Broadway Goes to War: American Theater During World War II

Univ. Pr. of Kentucky. Jun. 2021. 300p. ISBN 9780813180946. $35. THEATER
In this scholarly reminder of the impact of live theater, McLaughlin and Parry, both English professors at Illinois State University, explore how early 20th-century New York stages tackled the political and social ramifications of the emerging threats from Germany and Japan far earlier, and more keenly, than Hollywood. Anti-Nazi plays premiered as early as 1933—six years before Germany invaded Poland—and once the war began, a key difference emerged between theater and film: where film could believably depict ground and air battles, stage plays could not. The most successful plays, therefore, focused on how those on the home front were affected by the economic and social upheavals brought about by the war. Intriguingly, plays produced near the end of the war examined how returning soldiers might recover from physical and psychological wounds, and how prejudices against returning Black and Jewish American soldiers might continue to permeate society.

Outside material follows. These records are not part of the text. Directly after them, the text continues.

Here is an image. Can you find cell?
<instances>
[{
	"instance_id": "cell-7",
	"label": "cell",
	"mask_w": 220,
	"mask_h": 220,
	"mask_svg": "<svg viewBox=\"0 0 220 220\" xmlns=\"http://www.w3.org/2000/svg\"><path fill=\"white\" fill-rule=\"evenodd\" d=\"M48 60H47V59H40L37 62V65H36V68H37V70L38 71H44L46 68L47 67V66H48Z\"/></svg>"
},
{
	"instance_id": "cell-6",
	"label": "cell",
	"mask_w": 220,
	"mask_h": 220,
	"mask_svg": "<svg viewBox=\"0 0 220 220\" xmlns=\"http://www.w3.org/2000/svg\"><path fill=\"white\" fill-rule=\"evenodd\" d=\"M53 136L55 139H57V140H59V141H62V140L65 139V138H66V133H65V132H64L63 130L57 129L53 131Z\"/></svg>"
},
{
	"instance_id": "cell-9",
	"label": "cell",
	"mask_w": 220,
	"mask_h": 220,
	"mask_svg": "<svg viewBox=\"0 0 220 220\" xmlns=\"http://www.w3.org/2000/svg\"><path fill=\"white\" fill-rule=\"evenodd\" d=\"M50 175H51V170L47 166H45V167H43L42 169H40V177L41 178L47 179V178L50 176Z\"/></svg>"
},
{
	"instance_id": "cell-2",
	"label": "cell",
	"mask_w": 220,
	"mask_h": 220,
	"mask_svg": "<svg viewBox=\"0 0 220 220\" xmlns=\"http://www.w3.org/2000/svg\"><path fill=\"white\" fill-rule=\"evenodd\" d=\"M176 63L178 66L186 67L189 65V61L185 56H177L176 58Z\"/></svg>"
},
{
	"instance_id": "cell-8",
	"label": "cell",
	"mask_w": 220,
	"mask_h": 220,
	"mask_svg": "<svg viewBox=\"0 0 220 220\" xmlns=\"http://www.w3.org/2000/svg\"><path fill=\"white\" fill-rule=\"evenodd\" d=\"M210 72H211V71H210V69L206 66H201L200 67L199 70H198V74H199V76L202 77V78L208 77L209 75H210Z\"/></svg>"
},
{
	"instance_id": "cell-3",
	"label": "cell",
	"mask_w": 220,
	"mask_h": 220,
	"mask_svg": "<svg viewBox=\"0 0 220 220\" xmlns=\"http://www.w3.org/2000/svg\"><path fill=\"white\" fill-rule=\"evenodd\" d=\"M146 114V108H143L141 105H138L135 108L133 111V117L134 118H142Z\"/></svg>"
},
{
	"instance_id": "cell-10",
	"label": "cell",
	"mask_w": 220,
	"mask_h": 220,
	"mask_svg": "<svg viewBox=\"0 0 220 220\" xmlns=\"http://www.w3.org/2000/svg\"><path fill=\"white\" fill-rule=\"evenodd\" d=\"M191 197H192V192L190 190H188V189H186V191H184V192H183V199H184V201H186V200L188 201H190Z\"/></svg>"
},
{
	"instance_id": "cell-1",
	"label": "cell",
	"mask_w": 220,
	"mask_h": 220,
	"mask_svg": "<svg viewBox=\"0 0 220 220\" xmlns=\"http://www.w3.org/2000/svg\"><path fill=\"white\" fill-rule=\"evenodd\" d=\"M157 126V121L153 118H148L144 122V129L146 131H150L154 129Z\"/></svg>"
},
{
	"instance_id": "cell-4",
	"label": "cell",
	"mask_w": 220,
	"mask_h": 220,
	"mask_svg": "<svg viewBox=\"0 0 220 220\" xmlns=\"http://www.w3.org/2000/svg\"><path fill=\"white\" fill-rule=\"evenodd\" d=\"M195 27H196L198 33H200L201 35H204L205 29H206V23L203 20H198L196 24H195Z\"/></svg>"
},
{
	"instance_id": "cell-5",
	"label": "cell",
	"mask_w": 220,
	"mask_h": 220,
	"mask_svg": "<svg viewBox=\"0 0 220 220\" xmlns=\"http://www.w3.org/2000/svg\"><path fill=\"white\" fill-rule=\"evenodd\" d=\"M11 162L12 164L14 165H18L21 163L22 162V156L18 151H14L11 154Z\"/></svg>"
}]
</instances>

The plights of Japanese Americans, and Asian Americans broadly, and any possible theatrical representations of their experiences are not addressed in this book. In an example of American myth-making, State of the Union, a play depicting postwar unity, won the Pulitzer Prize in 1946.
VERDICT An engaging, thorough, slightly academic work about an overlooked period of American drama, perhaps best reserved for theater historians and course-specific studies.